#### QUOTED TEXT
* * *
Emily Ginsburg (born New York, NY) is a conceptual artist who lives in Portland, Oregon. She was selected for the Portland2016 Biennial by curator Michelle Grabner. And her work was noted as a highlight of the Oregon Biennial in 2006. Jennifer Gately, the curator of that Biennial, noted that Ginsburg's work, "reveals a deep interest in the signs and symbols of communication, scientific illustration, architectural notation, electronics, and the human nervous system." Ginsburg's "work often functions as a map or code for understanding an aspect of an individual or collective consciousness."

In 2010, Ginsburg completed Conduit, a public artwork installed on the University Services Building's exterior on the Portland State University campus in Portland, Oregon.Ginsburg's work has been included in books such as Data Flow: Visualizing Information in Graphic Design and The Map as Art, Contemporary Artists Explore Cartography. Ginsburg is a Professor and Chair of Media Arts, teaching in the Intermedia, Printmaking, MFA in Visual Studies, and MFA in Print Media programs at Pacific Northwest College of Art. She holds a Master of Fine Arts in Printmaking from Cranbrook Academy of Art in Bloomfield Hills, Michigan and a Bachelor of Arts in Art History from Trinity College in Hartford, Connecticut.
* * *
#### PROVIDED INFORMATION

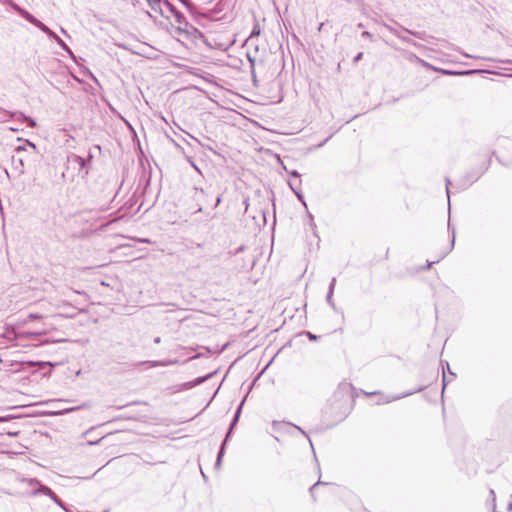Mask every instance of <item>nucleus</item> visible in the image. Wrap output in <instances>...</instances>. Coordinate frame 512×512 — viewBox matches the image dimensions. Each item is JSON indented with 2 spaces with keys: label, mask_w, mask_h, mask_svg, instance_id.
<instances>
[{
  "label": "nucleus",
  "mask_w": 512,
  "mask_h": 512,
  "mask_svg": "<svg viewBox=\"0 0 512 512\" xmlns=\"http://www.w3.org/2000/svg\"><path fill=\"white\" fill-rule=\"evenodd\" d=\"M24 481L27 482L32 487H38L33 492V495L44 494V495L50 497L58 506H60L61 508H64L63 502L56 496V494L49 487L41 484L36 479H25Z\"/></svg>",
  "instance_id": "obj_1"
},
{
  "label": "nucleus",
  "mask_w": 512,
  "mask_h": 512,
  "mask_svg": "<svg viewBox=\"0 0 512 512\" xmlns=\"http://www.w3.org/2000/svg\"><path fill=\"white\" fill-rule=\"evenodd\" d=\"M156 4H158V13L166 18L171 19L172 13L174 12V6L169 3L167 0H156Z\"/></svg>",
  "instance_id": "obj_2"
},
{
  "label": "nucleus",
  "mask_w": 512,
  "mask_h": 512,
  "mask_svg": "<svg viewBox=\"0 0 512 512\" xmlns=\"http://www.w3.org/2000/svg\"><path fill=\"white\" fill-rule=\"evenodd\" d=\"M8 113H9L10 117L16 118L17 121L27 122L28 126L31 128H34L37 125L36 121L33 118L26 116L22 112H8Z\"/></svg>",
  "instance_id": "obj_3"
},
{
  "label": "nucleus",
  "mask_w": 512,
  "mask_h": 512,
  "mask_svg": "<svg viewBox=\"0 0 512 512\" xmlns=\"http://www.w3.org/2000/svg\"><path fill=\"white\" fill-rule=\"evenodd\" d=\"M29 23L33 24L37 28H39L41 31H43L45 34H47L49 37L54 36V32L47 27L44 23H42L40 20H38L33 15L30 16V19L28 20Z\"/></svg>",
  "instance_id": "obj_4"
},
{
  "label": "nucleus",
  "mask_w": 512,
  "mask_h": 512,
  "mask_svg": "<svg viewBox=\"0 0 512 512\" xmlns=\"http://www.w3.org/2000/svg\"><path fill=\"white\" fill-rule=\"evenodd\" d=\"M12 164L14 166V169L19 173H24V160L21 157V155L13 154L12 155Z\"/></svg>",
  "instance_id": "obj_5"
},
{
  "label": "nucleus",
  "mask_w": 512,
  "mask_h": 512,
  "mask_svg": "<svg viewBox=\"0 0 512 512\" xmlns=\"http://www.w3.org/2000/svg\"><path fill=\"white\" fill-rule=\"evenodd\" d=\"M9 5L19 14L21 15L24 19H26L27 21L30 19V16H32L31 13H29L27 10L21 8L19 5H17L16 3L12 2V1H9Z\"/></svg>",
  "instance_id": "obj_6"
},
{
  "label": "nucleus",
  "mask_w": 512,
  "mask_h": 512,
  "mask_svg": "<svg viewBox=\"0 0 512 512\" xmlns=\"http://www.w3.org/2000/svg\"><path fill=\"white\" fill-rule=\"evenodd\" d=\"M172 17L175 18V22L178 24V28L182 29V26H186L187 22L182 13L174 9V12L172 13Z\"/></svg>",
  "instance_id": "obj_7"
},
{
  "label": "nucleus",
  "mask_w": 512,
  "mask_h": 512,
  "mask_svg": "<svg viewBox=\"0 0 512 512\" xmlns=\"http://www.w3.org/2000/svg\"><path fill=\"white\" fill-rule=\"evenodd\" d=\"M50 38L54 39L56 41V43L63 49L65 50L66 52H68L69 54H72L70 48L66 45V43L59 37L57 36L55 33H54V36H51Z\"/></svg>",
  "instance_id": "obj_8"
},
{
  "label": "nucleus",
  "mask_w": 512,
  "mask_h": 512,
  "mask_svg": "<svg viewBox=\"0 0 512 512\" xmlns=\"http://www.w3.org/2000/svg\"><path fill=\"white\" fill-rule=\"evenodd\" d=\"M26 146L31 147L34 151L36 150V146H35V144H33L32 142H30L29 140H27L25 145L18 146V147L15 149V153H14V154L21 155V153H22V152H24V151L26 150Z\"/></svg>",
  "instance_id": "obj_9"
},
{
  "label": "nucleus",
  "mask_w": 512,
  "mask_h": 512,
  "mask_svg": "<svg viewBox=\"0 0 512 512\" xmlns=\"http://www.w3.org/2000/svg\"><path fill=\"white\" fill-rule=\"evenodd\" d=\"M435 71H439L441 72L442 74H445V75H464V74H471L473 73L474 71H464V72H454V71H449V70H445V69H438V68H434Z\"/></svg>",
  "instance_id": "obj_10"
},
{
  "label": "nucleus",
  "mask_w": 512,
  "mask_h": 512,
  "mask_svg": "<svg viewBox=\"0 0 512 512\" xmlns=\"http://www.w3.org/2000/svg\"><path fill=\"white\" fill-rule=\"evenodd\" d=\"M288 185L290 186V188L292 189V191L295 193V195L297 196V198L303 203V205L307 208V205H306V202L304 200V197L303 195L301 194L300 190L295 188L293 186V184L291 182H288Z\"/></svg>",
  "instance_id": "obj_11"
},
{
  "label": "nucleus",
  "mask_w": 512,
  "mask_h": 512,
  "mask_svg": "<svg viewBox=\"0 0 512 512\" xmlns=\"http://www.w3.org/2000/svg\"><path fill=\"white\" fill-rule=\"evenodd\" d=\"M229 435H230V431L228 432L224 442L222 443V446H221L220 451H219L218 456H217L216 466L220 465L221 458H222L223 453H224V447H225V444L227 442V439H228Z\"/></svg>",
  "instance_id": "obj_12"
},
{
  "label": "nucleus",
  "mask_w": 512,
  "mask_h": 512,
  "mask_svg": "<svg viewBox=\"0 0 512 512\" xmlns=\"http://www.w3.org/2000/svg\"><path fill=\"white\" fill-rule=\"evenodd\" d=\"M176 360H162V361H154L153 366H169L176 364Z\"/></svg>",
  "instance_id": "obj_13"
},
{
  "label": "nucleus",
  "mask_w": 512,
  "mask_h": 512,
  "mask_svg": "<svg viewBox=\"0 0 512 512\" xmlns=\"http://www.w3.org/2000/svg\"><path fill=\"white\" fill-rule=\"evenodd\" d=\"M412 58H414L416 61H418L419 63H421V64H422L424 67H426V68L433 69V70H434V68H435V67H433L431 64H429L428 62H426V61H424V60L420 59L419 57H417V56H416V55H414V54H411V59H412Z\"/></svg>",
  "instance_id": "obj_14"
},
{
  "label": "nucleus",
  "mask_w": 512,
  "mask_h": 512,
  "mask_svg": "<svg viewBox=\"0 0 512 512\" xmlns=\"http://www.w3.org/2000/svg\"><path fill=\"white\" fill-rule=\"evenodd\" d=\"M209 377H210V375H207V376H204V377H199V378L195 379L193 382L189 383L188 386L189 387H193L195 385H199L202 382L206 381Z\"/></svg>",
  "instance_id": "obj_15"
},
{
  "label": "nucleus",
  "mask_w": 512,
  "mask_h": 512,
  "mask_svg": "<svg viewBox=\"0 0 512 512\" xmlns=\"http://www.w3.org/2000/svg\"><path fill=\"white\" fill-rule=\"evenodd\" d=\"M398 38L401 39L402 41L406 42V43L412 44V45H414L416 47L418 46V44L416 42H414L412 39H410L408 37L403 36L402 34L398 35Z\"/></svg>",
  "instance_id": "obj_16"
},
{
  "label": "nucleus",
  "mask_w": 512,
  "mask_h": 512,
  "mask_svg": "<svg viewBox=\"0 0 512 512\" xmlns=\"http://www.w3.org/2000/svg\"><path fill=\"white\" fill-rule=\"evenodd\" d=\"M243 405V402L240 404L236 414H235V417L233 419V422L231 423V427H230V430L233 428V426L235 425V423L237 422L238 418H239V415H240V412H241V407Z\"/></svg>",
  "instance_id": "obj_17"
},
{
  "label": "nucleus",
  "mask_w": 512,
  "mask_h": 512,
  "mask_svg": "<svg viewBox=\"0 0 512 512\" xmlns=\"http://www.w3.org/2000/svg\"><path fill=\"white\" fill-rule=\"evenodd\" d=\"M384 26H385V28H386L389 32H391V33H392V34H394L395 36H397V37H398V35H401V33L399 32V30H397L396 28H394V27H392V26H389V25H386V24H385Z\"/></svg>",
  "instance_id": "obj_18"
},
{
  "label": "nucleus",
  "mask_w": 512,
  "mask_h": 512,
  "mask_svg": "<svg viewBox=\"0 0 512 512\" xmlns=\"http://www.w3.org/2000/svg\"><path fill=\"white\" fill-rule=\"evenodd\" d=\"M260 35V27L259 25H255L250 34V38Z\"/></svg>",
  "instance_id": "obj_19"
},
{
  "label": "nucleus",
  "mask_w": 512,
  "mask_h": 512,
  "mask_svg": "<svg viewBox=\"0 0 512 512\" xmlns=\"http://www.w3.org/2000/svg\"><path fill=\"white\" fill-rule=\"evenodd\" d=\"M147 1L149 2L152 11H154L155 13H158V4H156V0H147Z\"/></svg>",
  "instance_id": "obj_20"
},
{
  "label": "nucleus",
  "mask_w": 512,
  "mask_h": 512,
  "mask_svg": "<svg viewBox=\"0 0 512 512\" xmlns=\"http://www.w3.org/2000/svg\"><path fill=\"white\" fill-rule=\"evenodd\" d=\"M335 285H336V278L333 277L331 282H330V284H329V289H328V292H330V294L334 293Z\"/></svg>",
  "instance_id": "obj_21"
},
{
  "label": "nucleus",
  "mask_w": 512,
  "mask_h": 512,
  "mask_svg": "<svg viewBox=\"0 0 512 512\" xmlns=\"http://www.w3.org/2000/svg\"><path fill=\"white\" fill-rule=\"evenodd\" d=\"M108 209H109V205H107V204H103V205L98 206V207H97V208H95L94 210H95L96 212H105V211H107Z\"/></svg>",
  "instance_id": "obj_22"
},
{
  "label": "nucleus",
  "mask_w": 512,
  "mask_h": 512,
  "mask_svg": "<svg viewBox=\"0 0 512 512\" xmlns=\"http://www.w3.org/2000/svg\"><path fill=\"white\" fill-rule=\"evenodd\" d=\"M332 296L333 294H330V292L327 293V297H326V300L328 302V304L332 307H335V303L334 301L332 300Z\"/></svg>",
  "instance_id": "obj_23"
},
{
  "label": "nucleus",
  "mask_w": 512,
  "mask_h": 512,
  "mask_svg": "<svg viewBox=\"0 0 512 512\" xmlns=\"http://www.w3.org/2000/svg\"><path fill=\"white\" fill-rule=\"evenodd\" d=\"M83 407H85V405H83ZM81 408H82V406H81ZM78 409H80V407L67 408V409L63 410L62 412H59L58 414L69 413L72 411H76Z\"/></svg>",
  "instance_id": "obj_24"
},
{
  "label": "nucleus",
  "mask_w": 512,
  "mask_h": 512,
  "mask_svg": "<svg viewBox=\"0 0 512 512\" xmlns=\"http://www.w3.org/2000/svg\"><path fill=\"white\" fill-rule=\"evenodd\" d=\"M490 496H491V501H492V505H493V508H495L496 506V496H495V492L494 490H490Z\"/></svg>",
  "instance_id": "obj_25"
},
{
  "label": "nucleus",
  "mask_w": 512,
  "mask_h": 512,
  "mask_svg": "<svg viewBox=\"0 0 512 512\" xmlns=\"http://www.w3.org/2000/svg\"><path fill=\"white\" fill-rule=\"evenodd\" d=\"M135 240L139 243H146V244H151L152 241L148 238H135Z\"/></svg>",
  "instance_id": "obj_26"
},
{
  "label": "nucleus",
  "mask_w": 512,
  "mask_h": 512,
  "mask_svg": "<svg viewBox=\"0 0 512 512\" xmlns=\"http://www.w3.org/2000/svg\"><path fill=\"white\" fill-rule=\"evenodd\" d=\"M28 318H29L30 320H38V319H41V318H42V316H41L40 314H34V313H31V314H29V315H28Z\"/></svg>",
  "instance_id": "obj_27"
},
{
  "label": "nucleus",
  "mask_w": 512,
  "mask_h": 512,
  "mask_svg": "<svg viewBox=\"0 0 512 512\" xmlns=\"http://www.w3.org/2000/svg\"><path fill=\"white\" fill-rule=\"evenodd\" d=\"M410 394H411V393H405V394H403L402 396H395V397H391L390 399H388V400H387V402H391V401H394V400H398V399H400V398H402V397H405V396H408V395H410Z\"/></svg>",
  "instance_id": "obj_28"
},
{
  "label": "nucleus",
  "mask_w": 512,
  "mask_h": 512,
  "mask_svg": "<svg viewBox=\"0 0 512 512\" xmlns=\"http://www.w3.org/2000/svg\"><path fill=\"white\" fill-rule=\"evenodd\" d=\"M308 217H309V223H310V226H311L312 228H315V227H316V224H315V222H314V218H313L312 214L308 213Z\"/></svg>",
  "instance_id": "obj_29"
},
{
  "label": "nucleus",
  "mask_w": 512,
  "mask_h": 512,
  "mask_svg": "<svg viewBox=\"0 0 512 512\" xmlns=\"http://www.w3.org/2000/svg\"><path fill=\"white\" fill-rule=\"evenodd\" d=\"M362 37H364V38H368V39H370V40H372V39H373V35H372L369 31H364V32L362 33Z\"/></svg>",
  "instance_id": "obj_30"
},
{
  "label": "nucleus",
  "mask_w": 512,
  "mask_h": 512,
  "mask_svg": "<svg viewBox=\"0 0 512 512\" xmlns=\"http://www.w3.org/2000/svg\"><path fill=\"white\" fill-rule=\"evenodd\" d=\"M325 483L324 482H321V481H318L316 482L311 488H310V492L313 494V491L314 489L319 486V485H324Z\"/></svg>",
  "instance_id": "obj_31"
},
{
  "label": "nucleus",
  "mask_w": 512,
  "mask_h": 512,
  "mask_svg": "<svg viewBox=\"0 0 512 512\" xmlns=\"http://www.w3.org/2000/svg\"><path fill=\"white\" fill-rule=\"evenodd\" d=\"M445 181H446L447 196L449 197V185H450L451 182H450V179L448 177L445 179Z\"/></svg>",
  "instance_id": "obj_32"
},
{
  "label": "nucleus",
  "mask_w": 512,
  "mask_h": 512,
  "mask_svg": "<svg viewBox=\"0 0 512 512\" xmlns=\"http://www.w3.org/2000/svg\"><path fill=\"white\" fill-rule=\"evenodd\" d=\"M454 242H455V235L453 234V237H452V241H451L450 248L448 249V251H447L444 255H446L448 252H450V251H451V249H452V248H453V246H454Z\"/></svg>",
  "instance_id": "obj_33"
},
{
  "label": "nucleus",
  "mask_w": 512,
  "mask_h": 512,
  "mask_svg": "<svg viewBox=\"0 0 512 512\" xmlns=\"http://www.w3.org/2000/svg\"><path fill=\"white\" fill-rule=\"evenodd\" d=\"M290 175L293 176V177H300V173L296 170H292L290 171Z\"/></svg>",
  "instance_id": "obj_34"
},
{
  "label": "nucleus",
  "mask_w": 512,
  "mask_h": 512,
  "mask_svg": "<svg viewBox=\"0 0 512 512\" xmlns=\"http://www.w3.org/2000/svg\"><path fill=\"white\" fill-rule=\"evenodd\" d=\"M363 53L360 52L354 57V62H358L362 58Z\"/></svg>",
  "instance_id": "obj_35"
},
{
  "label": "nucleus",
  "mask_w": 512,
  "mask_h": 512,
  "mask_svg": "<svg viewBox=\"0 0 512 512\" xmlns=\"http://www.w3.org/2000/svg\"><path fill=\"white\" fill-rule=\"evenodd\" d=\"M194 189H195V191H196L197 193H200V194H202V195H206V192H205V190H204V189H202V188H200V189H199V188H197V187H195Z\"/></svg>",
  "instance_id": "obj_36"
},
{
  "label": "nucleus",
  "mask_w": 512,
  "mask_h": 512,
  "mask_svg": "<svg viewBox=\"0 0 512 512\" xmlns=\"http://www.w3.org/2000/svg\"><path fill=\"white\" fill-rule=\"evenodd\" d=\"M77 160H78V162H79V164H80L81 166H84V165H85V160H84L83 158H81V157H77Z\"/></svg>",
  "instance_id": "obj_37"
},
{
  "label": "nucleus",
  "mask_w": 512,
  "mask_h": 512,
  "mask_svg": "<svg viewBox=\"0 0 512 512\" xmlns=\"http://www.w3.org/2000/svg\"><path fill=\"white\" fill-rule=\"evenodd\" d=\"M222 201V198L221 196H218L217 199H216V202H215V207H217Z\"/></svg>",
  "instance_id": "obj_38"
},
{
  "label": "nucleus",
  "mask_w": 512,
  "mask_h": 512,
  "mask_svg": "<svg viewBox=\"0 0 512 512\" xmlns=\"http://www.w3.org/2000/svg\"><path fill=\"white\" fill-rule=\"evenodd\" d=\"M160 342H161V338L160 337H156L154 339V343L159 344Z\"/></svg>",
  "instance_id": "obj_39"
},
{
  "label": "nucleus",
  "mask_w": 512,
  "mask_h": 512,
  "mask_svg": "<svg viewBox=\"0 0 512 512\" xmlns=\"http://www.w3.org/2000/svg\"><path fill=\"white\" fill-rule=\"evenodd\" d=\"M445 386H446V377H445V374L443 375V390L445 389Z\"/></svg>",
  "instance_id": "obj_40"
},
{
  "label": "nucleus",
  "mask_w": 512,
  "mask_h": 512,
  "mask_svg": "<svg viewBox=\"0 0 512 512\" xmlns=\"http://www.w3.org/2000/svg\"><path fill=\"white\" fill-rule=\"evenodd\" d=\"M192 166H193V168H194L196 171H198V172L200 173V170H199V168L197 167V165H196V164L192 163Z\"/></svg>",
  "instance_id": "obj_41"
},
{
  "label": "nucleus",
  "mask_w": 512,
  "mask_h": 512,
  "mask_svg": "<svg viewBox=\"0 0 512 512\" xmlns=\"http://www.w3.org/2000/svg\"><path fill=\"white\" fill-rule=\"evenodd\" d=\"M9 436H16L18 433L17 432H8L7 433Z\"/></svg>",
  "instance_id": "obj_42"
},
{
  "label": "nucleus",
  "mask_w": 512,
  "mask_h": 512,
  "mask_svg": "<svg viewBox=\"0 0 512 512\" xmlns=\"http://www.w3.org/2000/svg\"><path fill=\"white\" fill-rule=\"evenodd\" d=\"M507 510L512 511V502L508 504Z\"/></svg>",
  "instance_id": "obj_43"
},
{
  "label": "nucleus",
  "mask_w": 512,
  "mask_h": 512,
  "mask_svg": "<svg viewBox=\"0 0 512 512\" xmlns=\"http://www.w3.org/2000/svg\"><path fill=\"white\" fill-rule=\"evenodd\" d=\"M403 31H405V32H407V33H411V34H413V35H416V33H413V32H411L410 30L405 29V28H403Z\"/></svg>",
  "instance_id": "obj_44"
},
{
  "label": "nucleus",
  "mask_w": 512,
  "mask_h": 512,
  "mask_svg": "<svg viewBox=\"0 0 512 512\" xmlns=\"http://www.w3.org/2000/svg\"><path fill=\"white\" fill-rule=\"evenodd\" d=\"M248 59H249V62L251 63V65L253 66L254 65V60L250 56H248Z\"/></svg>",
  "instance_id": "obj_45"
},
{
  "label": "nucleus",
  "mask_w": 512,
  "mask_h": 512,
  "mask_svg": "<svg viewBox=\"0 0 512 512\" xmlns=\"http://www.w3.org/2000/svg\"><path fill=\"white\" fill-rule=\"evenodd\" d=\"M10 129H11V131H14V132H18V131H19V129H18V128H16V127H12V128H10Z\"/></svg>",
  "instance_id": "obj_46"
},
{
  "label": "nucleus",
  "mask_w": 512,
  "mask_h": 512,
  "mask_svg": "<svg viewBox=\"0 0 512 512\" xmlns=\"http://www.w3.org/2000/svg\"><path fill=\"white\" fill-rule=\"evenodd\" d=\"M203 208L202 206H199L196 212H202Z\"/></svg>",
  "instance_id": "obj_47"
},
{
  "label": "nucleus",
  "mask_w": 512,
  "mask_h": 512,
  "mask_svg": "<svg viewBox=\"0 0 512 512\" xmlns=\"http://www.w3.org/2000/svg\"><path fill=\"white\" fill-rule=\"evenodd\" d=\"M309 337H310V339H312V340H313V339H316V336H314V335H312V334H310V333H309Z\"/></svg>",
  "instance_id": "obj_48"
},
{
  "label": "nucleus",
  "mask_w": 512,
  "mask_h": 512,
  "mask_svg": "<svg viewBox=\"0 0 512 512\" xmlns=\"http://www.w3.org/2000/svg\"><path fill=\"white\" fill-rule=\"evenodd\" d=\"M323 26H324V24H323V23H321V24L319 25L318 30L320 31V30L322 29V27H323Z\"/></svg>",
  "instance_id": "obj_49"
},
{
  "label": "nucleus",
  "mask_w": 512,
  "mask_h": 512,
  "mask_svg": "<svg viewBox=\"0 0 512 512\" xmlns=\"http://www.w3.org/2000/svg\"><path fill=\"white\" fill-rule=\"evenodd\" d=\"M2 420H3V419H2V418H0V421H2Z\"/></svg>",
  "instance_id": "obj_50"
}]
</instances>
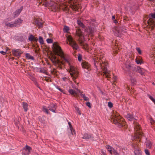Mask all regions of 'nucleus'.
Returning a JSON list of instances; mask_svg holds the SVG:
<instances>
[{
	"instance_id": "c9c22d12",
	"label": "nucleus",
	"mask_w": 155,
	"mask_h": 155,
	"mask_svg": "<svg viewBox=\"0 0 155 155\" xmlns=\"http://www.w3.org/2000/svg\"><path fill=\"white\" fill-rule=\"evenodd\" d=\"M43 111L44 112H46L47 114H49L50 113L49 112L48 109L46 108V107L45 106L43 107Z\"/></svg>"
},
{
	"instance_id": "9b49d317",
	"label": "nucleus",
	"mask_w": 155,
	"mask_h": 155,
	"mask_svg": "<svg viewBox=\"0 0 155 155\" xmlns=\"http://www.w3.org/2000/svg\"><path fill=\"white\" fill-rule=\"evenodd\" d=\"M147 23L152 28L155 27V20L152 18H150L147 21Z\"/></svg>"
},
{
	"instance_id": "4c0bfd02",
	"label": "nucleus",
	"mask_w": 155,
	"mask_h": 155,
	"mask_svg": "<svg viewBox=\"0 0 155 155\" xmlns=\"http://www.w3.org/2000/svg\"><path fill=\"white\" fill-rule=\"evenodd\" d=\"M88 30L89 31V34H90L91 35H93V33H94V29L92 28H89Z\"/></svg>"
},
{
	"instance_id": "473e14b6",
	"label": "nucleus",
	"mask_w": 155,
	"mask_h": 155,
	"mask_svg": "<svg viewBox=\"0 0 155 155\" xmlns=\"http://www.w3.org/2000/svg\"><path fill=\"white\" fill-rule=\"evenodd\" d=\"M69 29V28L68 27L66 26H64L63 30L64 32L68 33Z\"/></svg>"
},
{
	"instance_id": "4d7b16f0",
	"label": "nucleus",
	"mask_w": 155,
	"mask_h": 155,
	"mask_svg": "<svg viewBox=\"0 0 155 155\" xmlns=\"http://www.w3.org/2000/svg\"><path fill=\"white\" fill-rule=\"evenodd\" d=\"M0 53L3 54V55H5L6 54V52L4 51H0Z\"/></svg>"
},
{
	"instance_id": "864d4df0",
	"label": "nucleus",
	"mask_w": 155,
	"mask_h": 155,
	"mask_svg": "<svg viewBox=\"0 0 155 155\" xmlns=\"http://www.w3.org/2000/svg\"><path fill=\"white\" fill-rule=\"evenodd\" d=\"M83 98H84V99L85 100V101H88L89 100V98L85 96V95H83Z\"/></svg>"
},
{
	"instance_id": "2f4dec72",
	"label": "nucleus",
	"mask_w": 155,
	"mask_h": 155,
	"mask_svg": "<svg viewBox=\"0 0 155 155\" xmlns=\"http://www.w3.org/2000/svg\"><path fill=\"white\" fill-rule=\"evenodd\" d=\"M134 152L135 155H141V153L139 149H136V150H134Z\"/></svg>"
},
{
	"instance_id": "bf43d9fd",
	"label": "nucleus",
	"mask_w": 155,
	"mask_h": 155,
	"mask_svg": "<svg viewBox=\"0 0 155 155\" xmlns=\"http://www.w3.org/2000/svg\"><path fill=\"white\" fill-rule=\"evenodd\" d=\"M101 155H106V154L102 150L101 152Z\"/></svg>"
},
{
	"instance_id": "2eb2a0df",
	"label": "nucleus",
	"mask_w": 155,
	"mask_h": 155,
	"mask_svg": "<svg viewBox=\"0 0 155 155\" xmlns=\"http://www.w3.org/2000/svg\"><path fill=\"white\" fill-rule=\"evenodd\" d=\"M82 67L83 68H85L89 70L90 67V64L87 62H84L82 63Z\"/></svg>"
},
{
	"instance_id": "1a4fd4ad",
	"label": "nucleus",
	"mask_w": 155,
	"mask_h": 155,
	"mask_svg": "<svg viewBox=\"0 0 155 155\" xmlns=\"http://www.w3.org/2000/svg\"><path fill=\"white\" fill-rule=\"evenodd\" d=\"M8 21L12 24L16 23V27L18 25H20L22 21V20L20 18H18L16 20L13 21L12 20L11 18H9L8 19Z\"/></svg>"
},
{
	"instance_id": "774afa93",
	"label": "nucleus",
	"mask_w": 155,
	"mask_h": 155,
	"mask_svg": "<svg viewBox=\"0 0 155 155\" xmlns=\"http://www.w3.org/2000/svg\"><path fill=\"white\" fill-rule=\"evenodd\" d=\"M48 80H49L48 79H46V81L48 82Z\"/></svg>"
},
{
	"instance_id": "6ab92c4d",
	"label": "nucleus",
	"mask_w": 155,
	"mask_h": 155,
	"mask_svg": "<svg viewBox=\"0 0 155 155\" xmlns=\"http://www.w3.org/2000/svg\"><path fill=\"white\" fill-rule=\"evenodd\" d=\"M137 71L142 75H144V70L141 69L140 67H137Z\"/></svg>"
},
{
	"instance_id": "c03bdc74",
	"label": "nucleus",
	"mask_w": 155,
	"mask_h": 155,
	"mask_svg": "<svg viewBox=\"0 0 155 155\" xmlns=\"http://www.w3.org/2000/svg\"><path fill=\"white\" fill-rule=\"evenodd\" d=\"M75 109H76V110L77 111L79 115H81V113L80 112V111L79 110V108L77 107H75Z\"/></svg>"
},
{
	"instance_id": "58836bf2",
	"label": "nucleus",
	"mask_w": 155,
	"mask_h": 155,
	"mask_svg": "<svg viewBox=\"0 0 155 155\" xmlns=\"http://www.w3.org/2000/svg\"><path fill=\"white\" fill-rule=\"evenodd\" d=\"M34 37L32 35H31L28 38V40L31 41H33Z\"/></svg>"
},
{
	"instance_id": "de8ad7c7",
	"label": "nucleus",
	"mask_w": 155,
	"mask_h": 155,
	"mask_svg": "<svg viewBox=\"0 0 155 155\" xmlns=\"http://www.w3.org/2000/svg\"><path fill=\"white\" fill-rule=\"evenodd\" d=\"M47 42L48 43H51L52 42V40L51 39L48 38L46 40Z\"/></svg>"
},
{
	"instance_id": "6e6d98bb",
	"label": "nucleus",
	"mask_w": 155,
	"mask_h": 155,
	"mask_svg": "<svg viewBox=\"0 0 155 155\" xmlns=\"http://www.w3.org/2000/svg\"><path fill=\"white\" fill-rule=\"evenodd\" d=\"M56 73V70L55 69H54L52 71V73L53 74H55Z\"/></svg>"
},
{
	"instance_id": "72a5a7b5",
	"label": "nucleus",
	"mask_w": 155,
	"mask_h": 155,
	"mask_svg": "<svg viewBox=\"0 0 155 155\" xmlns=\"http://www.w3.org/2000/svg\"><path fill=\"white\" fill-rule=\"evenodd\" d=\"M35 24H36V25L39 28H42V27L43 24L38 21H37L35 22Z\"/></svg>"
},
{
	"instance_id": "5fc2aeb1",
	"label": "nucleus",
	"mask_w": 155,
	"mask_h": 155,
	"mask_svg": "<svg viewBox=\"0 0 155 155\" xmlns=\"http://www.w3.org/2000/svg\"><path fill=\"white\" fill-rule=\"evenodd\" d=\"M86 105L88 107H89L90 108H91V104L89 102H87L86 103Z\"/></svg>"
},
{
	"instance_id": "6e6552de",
* * *
#### PARTS OF THE EXERCISE
1. In the passage about Emily Ginsburg, substitute "Channel" for "Conduit" and write out everything from "In 2010, Ginsburg" down to "in Hartford, Connecticut.".
2. According to the passage about Emily Ginsburg, which programs does she teach in at Pacific Northwest College of Art? List every one.
3. Extend the passage about Emily Ginsburg by writing what comes after its final sentence.

#### RESULTS FOR THE EXERCISE
1.
In 2010, Ginsburg completed Channel, a public artwork installed on the University Services Building's exterior on the Portland State University campus in Portland, Oregon.Ginsburg's work has been included in books such as Data Flow: Visualizing Information in Graphic Design and The Map as Art, Contemporary Artists Explore Cartography. Ginsburg is a Professor and Chair of Media Arts, teaching in the Intermedia, Printmaking, MFA in Visual Studies, and MFA in Print Media programs at Pacific Northwest College of Art. She holds a Master of Fine Arts in Printmaking from Cranbrook Academy of Art in Bloomfield Hills, Michigan and a Bachelor of Arts in Art History from Trinity College in Hartford, Connecticut.

2.
- Intermedia
- Printmaking
- MFA in Visual Studies
- MFA in Print Media

3.
Career
Ginsburg has been a professor at Pacific Northwest College of Art for 25 years.

Notable solo exhibitions
 Mixed Feelings, Nine Gallery, Portland, Oregon, 2013 
 Busy Signals, Washington State University Gallery, Pullman, Washington, 2009
 Habitual, Fairbanks Gallery, Oregon State University, Corvallis, Oregon, 2008 
 Currents, Seattle Municipal Tower, Percent for Art Commission for Seattle City Light, Seattle, Washington (permanent installation)
 Social Studies, Nine Gallery, Portland, Oregon, 2005
 Slowness, The Art Gym, Marylhurst University, Marylhurst, Oregon, 2002
 Blotto, Manuel Izquierdo Gallery, Portland, Oregon, 2001 
 Wavelength, Studio Art Centers International/Florence, Florence, Italy, 1999 
 Or Current Resident, Metropolitan Center for Public Art, The Portland Building, Portland, Oregon, 1994 
 Whirl, Centrum Gallery, Oregon College of Art and Craft, Portland, Oregon, 1993

Notable group exhibitions
 Portland2016 Biennial, Disjecta, 2016
 Choreograph: Emily Ginsburg and Jane Lackey, The Art Gym, Marylhurst, 2010 
 Oregon Biennial, Portland Art Museum, 2006

Notable collections
 Franklin Furnace Archive at the Museum of Modern Art, New York New York 
 Museo da Gravura de Curitiba, Curitiba, Brazil
 University of Wisconsin, Madison, Wisconsin
 Rhode Island School of Design, Providence Rhode Island
 Gilkey Center for Graphic Arts, Portland Art Museum, Portland, Oregon Printmaking Workshop, New York, New York
 Library of Congress, Washington, D.C.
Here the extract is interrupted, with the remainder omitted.